• [Dataset records]
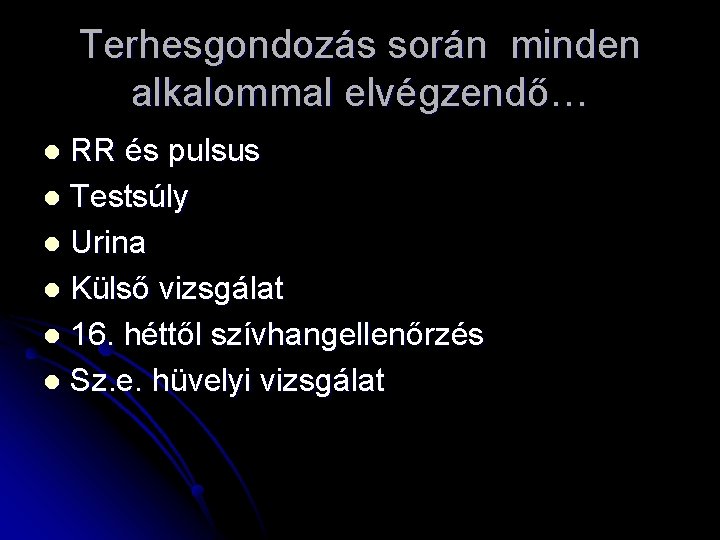 Terhesgondozás során minden alkalommal elvégzendő…

- RR és pulsus
- Testsúly
- Urina
- Külső vizsgálat
- 16. héttől szívhangellenőrzés
- Sz.e. hüvelyi vizsgálat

• [What you need to do]
Keeping the pictures out, output the records from above exactly and completely.

• [Response to this exercise]
 Terhesgondozás során minden alkalommal elvégzendő…

- RR és pulsus
- Testsúly
- Urina
- Külső vizsgálat
- 16. héttől szívhangellenőrzés
- Sz.e. hüvelyi vizsgálat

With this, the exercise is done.